TASK TO COMPLETE → Your answer must contain each line of the data, copied exactly.

EXTRACTED INFORMATION →
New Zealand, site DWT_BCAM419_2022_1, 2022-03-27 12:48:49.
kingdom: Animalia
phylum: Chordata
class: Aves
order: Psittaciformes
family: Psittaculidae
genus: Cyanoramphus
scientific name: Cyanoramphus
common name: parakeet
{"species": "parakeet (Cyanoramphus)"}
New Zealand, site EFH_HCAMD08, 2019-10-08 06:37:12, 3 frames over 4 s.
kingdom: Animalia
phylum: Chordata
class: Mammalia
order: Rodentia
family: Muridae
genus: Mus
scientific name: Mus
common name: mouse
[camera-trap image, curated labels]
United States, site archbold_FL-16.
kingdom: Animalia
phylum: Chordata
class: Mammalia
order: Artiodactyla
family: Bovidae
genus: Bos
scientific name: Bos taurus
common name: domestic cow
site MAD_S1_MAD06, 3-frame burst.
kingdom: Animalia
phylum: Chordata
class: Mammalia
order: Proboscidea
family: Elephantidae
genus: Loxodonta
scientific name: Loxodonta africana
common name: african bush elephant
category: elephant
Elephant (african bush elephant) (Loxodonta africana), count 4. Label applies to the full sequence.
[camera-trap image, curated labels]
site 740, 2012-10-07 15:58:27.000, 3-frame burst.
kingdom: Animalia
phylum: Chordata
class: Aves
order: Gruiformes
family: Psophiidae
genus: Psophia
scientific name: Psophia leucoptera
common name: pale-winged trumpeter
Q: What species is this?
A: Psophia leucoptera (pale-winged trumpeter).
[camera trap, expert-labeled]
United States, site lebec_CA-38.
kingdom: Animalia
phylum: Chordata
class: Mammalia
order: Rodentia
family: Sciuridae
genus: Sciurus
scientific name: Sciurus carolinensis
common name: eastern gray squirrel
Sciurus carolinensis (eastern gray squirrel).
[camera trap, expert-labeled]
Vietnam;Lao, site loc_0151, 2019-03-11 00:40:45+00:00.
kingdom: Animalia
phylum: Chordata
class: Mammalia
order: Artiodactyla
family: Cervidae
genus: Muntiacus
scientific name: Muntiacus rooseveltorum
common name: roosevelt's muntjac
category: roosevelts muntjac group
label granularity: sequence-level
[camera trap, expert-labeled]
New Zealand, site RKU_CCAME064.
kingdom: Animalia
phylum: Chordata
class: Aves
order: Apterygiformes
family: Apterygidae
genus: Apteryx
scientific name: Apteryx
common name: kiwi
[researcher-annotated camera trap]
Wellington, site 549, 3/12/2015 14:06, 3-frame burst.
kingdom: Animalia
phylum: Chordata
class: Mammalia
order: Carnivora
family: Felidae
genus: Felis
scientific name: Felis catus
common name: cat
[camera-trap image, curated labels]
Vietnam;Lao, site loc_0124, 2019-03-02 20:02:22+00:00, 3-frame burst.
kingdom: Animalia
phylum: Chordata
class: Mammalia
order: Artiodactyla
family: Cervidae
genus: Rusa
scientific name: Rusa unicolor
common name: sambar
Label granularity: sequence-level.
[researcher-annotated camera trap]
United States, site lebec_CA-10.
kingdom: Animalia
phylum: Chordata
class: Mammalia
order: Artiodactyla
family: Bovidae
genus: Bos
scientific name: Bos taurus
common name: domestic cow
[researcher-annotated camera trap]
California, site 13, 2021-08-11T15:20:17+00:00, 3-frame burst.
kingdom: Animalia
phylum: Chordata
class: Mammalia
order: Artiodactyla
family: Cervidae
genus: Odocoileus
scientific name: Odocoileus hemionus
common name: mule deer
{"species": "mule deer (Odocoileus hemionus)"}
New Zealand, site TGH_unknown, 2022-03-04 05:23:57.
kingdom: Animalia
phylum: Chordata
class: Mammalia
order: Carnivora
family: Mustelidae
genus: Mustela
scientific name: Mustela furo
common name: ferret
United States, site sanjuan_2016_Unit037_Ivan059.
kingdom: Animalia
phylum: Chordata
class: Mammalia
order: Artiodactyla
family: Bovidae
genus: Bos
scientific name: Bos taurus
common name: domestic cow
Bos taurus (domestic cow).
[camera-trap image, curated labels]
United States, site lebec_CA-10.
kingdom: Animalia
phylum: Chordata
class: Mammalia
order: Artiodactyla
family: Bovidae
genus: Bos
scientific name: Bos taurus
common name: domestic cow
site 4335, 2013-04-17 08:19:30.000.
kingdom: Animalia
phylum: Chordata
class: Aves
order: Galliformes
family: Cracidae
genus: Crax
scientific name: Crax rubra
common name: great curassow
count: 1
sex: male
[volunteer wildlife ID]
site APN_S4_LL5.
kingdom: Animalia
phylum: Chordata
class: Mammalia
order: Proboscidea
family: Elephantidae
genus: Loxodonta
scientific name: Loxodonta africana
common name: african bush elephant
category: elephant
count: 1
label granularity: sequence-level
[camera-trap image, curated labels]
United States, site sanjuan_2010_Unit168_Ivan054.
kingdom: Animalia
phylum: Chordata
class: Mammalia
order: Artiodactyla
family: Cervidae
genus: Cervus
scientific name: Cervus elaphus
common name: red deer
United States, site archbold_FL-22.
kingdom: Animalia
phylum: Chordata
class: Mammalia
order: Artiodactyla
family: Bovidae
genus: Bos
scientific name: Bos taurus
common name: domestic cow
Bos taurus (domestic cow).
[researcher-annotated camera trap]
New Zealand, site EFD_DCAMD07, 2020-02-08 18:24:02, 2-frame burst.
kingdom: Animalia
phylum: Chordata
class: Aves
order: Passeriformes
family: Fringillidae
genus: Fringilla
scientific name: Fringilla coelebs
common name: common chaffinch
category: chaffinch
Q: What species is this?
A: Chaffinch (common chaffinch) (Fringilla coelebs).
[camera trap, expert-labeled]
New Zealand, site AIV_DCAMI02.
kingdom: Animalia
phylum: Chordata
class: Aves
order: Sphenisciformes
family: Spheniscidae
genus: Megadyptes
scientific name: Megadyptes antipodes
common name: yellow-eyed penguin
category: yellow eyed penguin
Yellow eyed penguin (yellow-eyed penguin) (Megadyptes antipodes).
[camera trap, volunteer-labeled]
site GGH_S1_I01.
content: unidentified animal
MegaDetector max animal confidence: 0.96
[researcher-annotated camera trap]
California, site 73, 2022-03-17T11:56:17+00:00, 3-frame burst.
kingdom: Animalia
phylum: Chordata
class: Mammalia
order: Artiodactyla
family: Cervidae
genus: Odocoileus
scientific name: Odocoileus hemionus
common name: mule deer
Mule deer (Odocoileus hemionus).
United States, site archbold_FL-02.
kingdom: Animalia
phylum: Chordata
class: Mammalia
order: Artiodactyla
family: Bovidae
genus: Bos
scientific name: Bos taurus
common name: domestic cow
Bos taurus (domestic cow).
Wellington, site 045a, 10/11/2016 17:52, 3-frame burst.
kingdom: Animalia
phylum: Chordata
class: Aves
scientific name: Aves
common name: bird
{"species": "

SOLUTION FOR THIS PROBLEM →
New Zealand, site DWT_BCAM419_2022_1, 2022-03-27 12:48:49.
kingdom: Animalia
phylum: Chordata
class: Aves
order: Psittaciformes
family: Psittaculidae
genus: Cyanoramphus
scientific name: Cyanoramphus
common name: parakeet
{"species": "parakeet (Cyanoramphus)"}
New Zealand, site EFH_HCAMD08, 2019-10-08 06:37:12, 3 frames over 4 s.
kingdom: Animalia
phylum: Chordata
class: Mammalia
order: Rodentia
family: Muridae
genus: Mus
scientific name: Mus
common name: mouse
[camera-trap image, curated labels]
United States, site archbold_FL-16.
kingdom: Animalia
phylum: Chordata
class: Mammalia
order: Artiodactyla
family: Bovidae
genus: Bos
scientific name: Bos taurus
common name: domestic cow
site MAD_S1_MAD06, 3-frame burst.
kingdom: Animalia
phylum: Chordata
class: Mammalia
order: Proboscidea
family: Elephantidae
genus: Loxodonta
scientific name: Loxodonta africana
common name: african bush elephant
category: elephant
Elephant (african bush elephant) (Loxodonta africana), count 4. Label applies to the full sequence.
[camera-trap image, curated labels]
site 740, 2012-10-07 15:58:27.000, 3-frame burst.
kingdom: Animalia
phylum: Chordata
class: Aves
order: Gruiformes
family: Psophiidae
genus: Psophia
scientific name: Psophia leucoptera
common name: pale-winged trumpeter
Q: What species is this?
A: Psophia leucoptera (pale-winged trumpeter).
[camera trap, expert-labeled]
United States, site lebec_CA-38.
kingdom: Animalia
phylum: Chordata
class: Mammalia
order: Rodentia
family: Sciuridae
genus: Sciurus
scientific name: Sciurus carolinensis
common name: eastern gray squirrel
Sciurus carolinensis (eastern gray squirrel).
[camera trap, expert-labeled]
Vietnam;Lao, site loc_0151, 2019-03-11 00:40:45+00:00.
kingdom: Animalia
phylum: Chordata
class: Mammalia
order: Artiodactyla
family: Cervidae
genus: Muntiacus
scientific name: Muntiacus rooseveltorum
common name: roosevelt's muntjac
category: roosevelts muntjac group
label granularity: sequence-level
[camera trap, expert-labeled]
New Zealand, site RKU_CCAME064.
kingdom: Animalia
phylum: Chordata
class: Aves
order: Apterygiformes
family: Apterygidae
genus: Apteryx
scientific name: Apteryx
common name: kiwi
[researcher-annotated camera trap]
Wellington, site 549, 3/12/2015 14:06, 3-frame burst.
kingdom: Animalia
phylum: Chordata
class: Mammalia
order: Carnivora
family: Felidae
genus: Felis
scientific name: Felis catus
common name: cat
[camera-trap image, curated labels]
Vietnam;Lao, site loc_0124, 2019-03-02 20:02:22+00:00, 3-frame burst.
kingdom: Animalia
phylum: Chordata
class: Mammalia
order: Artiodactyla
family: Cervidae
genus: Rusa
scientific name: Rusa unicolor
common name: sambar
Label granularity: sequence-level.
[researcher-annotated camera trap]
United States, site lebec_CA-10.
kingdom: Animalia
phylum: Chordata
class: Mammalia
order: Artiodactyla
family: Bovidae
genus: Bos
scientific name: Bos taurus
common name: domestic cow
[researcher-annotated camera trap]
California, site 13, 2021-08-11T15:20:17+00:00, 3-frame burst.
kingdom: Animalia
phylum: Chordata
class: Mammalia
order: Artiodactyla
family: Cervidae
genus: Odocoileus
scientific name: Odocoileus hemionus
common name: mule deer
{"species": "mule deer (Odocoileus hemionus)"}
New Zealand, site TGH_unknown, 2022-03-04 05:23:57.
kingdom: Animalia
phylum: Chordata
class: Mammalia
order: Carnivora
family: Mustelidae
genus: Mustela
scientific name: Mustela furo
common name: ferret
United States, site sanjuan_2016_Unit037_Ivan059.
kingdom: Animalia
phylum: Chordata
class: Mammalia
order: Artiodactyla
family: Bovidae
genus: Bos
scientific name: Bos taurus
common name: domestic cow
Bos taurus (domestic cow).
[camera-trap image, curated labels]
United States, site lebec_CA-10.
kingdom: Animalia
phylum: Chordata
class: Mammalia
order: Artiodactyla
family: Bovidae
genus: Bos
scientific name: Bos taurus
common name: domestic cow
site 4335, 2013-04-17 08:19:30.000.
kingdom: Animalia
phylum: Chordata
class: Aves
order: Galliformes
family: Cracidae
genus: Crax
scientific name: Crax rubra
common name: great curassow
count: 1
sex: male
[volunteer wildlife ID]
site APN_S4_LL5.
kingdom: Animalia
phylum: Chordata
class: Mammalia
order: Proboscidea
family: Elephantidae
genus: Loxodonta
scientific name: Loxodonta africana
common name: african bush elephant
category: elephant
count: 1
label granularity: sequence-level
[camera-trap image, curated labels]
United States, site sanjuan_2010_Unit168_Ivan054.
kingdom: Animalia
phylum: Chordata
class: Mammalia
order: Artiodactyla
family: Cervidae
genus: Cervus
scientific name: Cervus elaphus
common name: red deer
United States, site archbold_FL-22.
kingdom: Animalia
phylum: Chordata
class: Mammalia
order: Artiodactyla
family: Bovidae
genus: Bos
scientific name: Bos taurus
common name: domestic cow
Bos taurus (domestic cow).
[researcher-annotated camera trap]
New Zealand, site EFD_DCAMD07, 2020-02-08 18:24:02, 2-frame burst.
kingdom: Animalia
phylum: Chordata
class: Aves
order: Passeriformes
family: Fringillidae
genus: Fringilla
scientific name: Fringilla coelebs
common name: common chaffinch
category: chaffinch
Q: What species is this?
A: Chaffinch (common chaffinch) (Fringilla coelebs).
[camera trap, expert-labeled]
New Zealand, site AIV_DCAMI02.
kingdom: Animalia
phylum: Chordata
class: Aves
order: Sphenisciformes
family: Spheniscidae
genus: Megadyptes
scientific name: Megadyptes antipodes
common name: yellow-eyed penguin
category: yellow eyed penguin
Yellow eyed penguin (yellow-eyed penguin) (Megadyptes antipodes).
[camera trap, volunteer-labeled]
site GGH_S1_I01.
content: unidentified animal
MegaDetector max animal confidence: 0.96
[researcher-annotated camera trap]
California, site 73, 2022-03-17T11:56:17+00:00, 3-frame burst.
kingdom: Animalia
phylum: Chordata
class: Mammalia
order: Artiodactyla
family: Cervidae
genus: Odocoileus
scientific name: Odocoileus hemionus
common name: mule deer
Mule deer (Odocoileus hemionus).
United States, site archbold_FL-02.
kingdom: Animalia
phylum: Chordata
class: Mammalia
order: Artiodactyla
family: Bovidae
genus: Bos
scientific name: Bos taurus
common name: domestic cow
Bos taurus (domestic cow).
Wellington, site 045a, 10/11/2016 17:52, 3-frame burst.
kingdom: Animalia
phylum: Chordata
class: Aves
scientific name: Aves
common name: bird
{"species": "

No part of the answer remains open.